Hi redleopard, welcome to the board. I know it's difficult to see someone you care about suffering. Your boyfriends depression sounds really bad. There is only so much bouncing back he can do before the effort of doing that itself becomes tiring. Plus, have you thought about how much that may have been for your benefit and not a genuine feeling of an improvement within himself? It's obvious he cares about you or he wouldn't try to protect from himself.
I hope you know there are different types of depression. The depression you bravely overcome is not necessary the same depression your boyfriend faces and although you understand him to an extent you have said that 'he doesn't want to help himself' ...you know, that's not strictly true. When I get in to my most depressed states I don't have the energy to uphold any kind of contact, it demands too much. I shut people out and don't leave the house and yes the cause is the depression but at the same time this works for me...it's like I withdraw to get my energy back, I just do nothing because I need the rest and peace if I'm to continue.

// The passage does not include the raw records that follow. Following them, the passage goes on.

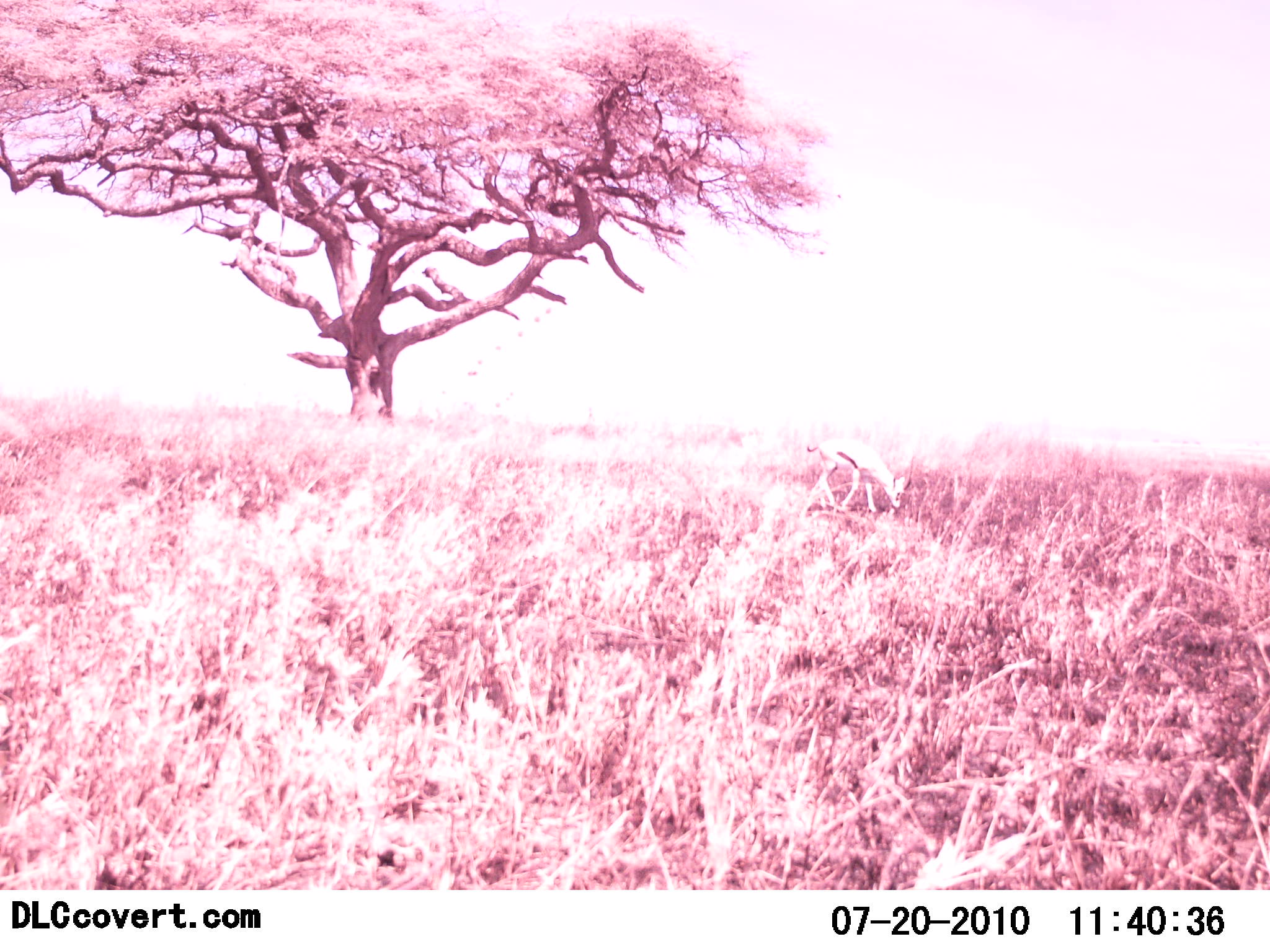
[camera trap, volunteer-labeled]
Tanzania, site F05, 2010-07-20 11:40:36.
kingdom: Animalia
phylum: Chordata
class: Mammalia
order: Artiodactyla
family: Bovidae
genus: Eudorcas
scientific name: Eudorcas thomsonii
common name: thomson's gazelle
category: gazellethomsons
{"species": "gazellethomsons (thomson's gazelle) (Eudorcas thomsonii)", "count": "1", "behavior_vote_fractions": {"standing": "25%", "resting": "0%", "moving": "0%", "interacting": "0%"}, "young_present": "0%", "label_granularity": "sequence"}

If he hasn't had a serious dip in the six months he's been with you then trust me, his mind and body need a rest. I appreciate what you are saying but think about it, it's not just low moods and anxiety he's fighting, it's himself. He doesn't sound like he likes himself, this must be so painful for him. Caring about him and supporting and especially standing by him is helping without a doubt but just because someone else cares about you doesn't make you care for yourself. It actually brings tears to my eyes imagining what thoughts are going through his mind re the work bullying...betting on when he'll kill himself, it's inhumane. For someone with so little self worth this must be crushing. They ought to be ashamed of themselves. Maybe they thought he could take the teasing, that he'd shrug it off because to them he doesn't seem like someone who'd do such a thing. Who knows.

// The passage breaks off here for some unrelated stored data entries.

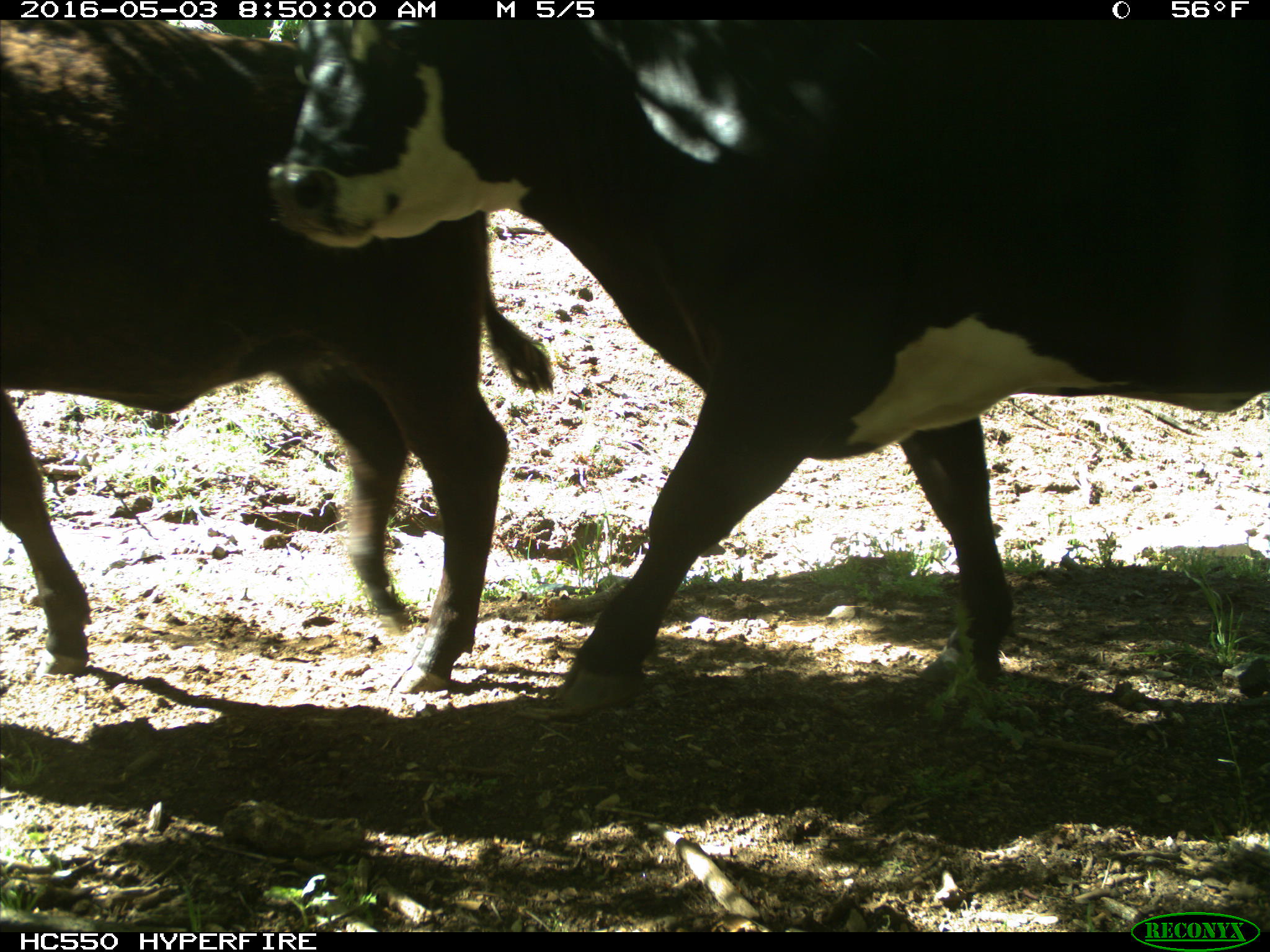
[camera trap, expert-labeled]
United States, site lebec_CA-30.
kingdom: Animalia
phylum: Chordata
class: Mammalia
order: Artiodactyla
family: Bovidae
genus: Bos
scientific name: Bos taurus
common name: domestic cow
Bos taurus (domestic cow).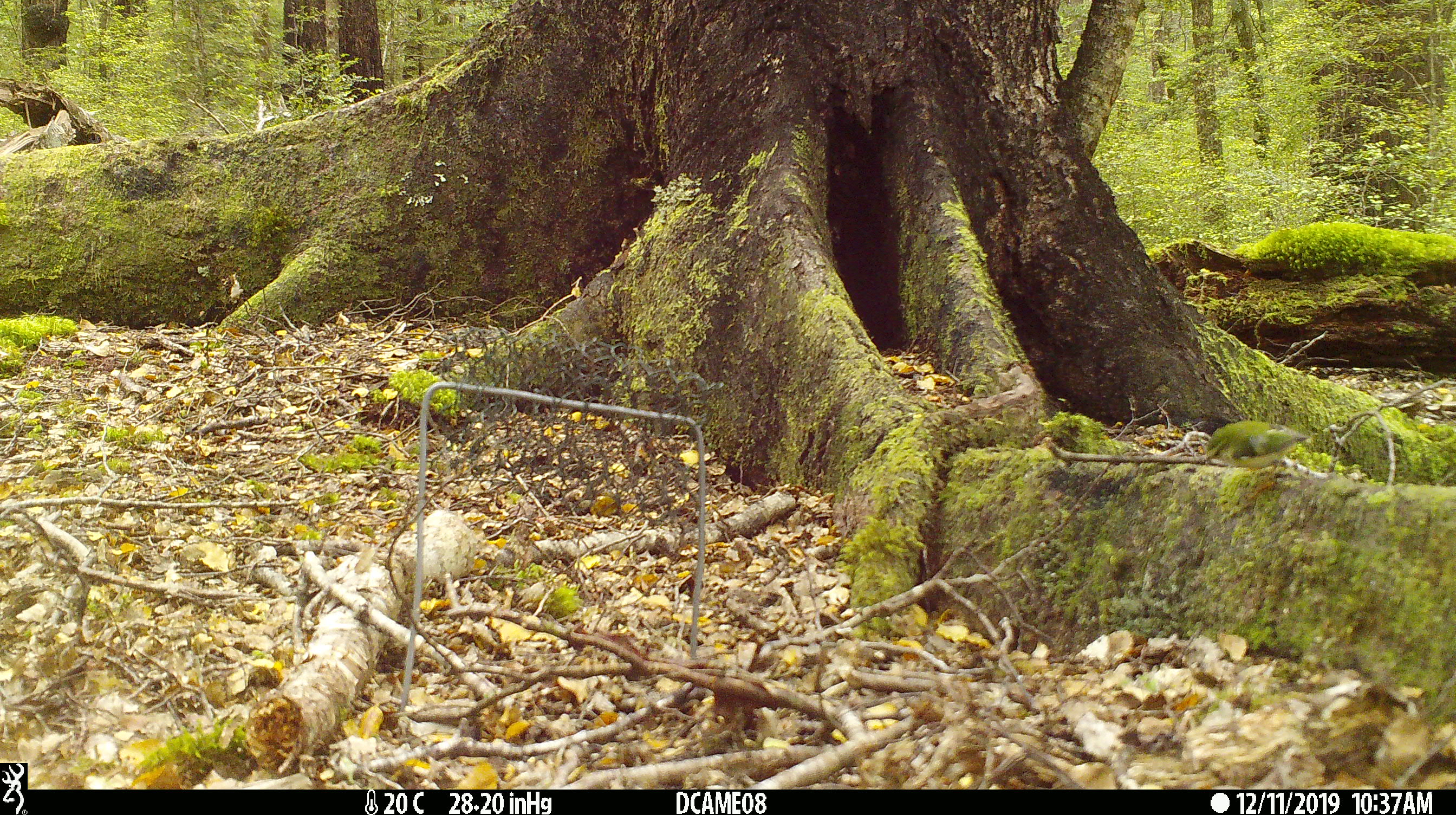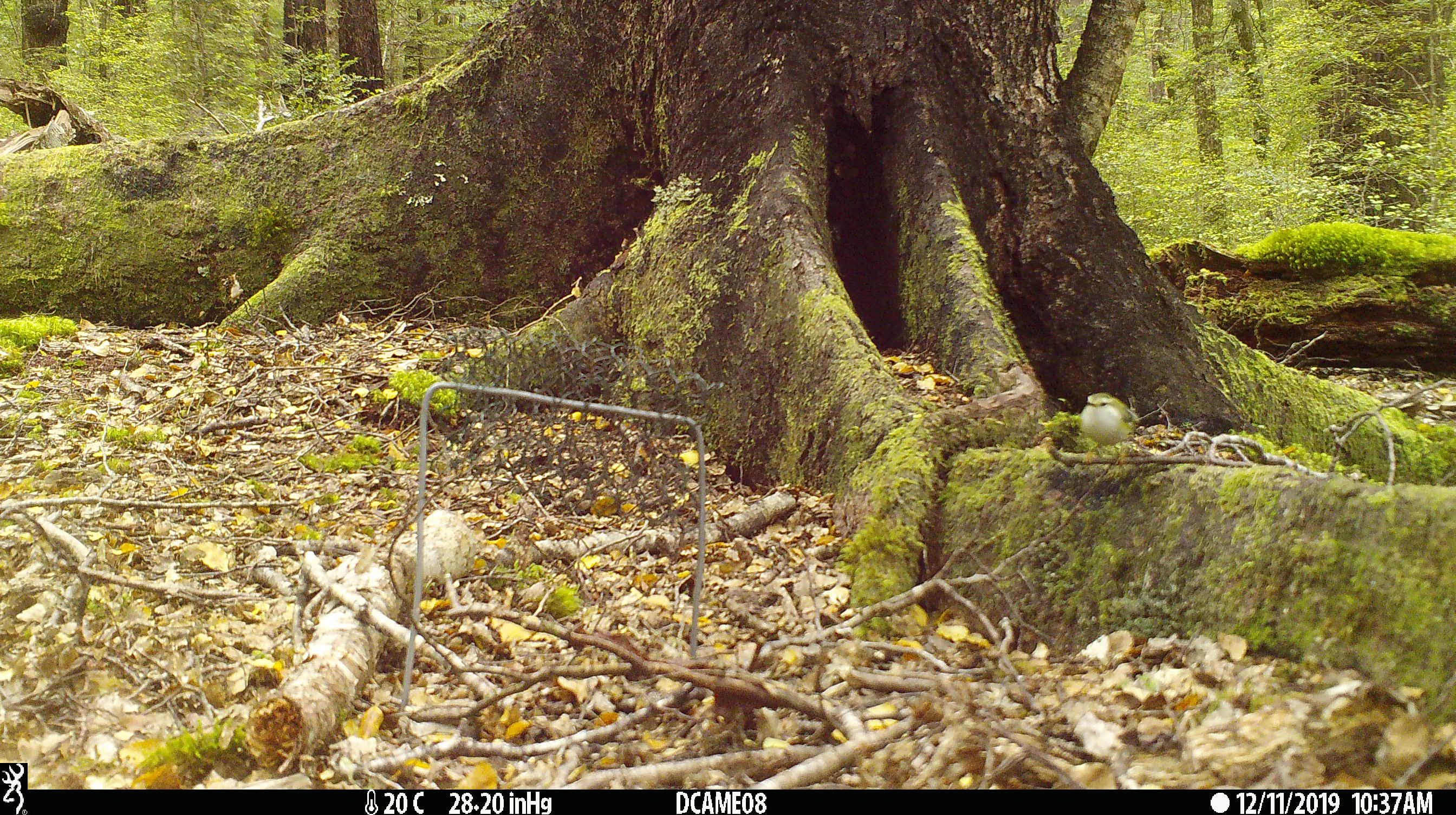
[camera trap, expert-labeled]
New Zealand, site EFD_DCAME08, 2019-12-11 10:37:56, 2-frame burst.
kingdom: Animalia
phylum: Chordata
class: Aves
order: Passeriformes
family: Acanthisittidae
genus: Acanthisitta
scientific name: Acanthisitta chloris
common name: rifleman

Back to the point, 2 weeks...yes I'd give him notice and tell him your plan and that you are coming, even if it's just for a little while. Tell him there is not pressure to commit to when he'll see you again after that because you want to respect his space. It's important not to rush him. Obviously your feelings are important too but in the grand scheme of things 2 weeks apart is nothing when you may end up with this guy forever
Is he on a waiting list for cbt? He felt the benefits of cbt but can't access it at the moment which must feel as if help is just out of reach for him. There is absolutely loads on youtube about cbt, they are actually quite helpful - here is a very straightforward vid that I appreciate for it's simplicity:http://www.youtube.com/watch?v=IEsYiCDoJks
By the sound of it he's expecting you to abandon him. Sometimes we create situations to test a person when in fact it's the last thing we want. Be sure to keep that in mind for the long term.
You have to be mindful not to take things personally or that will reinforce his thoughts that he's bad for you and he may stop seeing you altogether which really doesn't sound like that's where this relationship should go...you both sound like two caring individuals who both care for each other mutually. I found the following vid re abandonment insightful:http://www.youtube.com/watch?v=9r5dcy4o9Ek
I really hope things work out for you both. You could always suggest this site to him, just delete your post before. It'd sure be helpful for him to know he's understood and not alone with his mental health problems. I'd be happy to delete my post if you thought there was a chance of him using the site.